## begin Data section

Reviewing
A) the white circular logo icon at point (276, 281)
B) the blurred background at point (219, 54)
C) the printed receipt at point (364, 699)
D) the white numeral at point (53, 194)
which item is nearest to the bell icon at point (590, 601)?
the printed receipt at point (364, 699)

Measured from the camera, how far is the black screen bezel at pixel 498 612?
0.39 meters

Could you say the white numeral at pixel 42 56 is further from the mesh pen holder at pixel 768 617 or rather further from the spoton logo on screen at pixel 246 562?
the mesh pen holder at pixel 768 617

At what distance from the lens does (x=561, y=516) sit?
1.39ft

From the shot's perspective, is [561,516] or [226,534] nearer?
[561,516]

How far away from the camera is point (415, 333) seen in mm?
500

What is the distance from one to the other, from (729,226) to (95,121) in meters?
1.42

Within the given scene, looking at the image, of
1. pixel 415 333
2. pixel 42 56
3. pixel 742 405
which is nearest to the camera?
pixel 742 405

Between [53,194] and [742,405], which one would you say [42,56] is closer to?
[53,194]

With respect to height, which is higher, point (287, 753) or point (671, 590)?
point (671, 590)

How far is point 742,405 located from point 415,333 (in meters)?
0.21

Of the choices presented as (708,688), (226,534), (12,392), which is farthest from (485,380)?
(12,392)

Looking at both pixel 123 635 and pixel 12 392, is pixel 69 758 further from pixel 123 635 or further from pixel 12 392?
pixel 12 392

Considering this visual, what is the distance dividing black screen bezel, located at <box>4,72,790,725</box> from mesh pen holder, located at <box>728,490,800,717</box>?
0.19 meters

## end Data section

- _What is needed_
Copy out all of the items above word for word, leaving nothing out.

- _Written answer_
Reviewing
A) the white circular logo icon at point (276, 281)
B) the blurred background at point (219, 54)
C) the printed receipt at point (364, 699)
D) the white numeral at point (53, 194)
which item is nearest to the bell icon at point (590, 601)?
the printed receipt at point (364, 699)

Measured from the camera, how far is the black screen bezel at pixel 498 612?
0.39 meters

Could you say the white numeral at pixel 42 56 is further from the mesh pen holder at pixel 768 617 or rather further from the spoton logo on screen at pixel 246 562?
the mesh pen holder at pixel 768 617

At what distance from the lens does (x=561, y=516) sit?
1.39ft

From the shot's perspective, is [561,516] or [226,534] nearer?
[561,516]

How far away from the camera is point (415, 333) seen in mm?
500

What is the distance from one to the other, from (729,226) to (95,121) in meters?
1.42

Within the given scene, looking at the image, of
1. pixel 415 333
2. pixel 42 56
3. pixel 742 405
which is nearest to the camera?
pixel 742 405

Between [53,194] and [742,405], which one would you say [42,56] is closer to?
[53,194]

With respect to height, which is higher, point (287, 753) or point (671, 590)?
point (671, 590)

How far is point 742,405 located from point 415,333 (in meters)?
0.21

Of the choices presented as (708,688), (226,534), (12,392), which is farthest from (485,380)?
(12,392)

Looking at both pixel 123 635 and pixel 12 392, is pixel 69 758 further from pixel 123 635 or further from pixel 12 392?
pixel 12 392

Considering this visual, what is the distance dividing black screen bezel, located at <box>4,72,790,725</box> from mesh pen holder, located at <box>728,490,800,717</box>?
0.19 meters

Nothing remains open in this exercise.